__What to work on__. In the records, each line holding "level" must be reported.

::::::

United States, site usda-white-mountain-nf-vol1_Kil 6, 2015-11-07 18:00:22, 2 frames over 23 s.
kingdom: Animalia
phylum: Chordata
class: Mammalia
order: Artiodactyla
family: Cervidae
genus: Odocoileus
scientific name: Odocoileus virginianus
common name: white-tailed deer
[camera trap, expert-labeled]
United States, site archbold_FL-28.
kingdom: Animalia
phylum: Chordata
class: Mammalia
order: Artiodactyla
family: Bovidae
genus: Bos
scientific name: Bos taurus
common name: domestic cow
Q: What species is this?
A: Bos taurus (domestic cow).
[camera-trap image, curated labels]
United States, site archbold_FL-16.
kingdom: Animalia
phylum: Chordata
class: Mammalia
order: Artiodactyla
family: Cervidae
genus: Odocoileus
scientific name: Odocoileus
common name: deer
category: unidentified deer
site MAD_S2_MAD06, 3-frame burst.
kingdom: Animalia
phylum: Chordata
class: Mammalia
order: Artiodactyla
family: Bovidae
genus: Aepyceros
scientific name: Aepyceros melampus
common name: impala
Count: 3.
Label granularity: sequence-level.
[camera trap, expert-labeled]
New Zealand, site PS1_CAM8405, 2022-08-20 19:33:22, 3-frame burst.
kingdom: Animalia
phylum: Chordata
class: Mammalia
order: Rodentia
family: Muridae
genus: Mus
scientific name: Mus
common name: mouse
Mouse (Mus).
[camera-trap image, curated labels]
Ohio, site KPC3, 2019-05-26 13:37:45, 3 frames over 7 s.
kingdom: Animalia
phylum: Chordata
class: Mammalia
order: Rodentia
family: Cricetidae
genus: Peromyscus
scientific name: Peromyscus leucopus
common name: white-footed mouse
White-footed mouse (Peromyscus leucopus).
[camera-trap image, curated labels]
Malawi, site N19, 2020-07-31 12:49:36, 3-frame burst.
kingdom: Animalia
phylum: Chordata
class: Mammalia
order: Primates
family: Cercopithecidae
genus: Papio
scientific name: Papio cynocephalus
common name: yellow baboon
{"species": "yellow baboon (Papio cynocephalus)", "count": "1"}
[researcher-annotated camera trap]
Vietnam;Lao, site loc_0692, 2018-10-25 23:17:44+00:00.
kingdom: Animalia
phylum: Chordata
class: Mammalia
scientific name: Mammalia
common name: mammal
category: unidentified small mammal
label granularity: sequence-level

::::::

__Output for this task__.
Label granularity: sequence-level.
label granularity: sequence-level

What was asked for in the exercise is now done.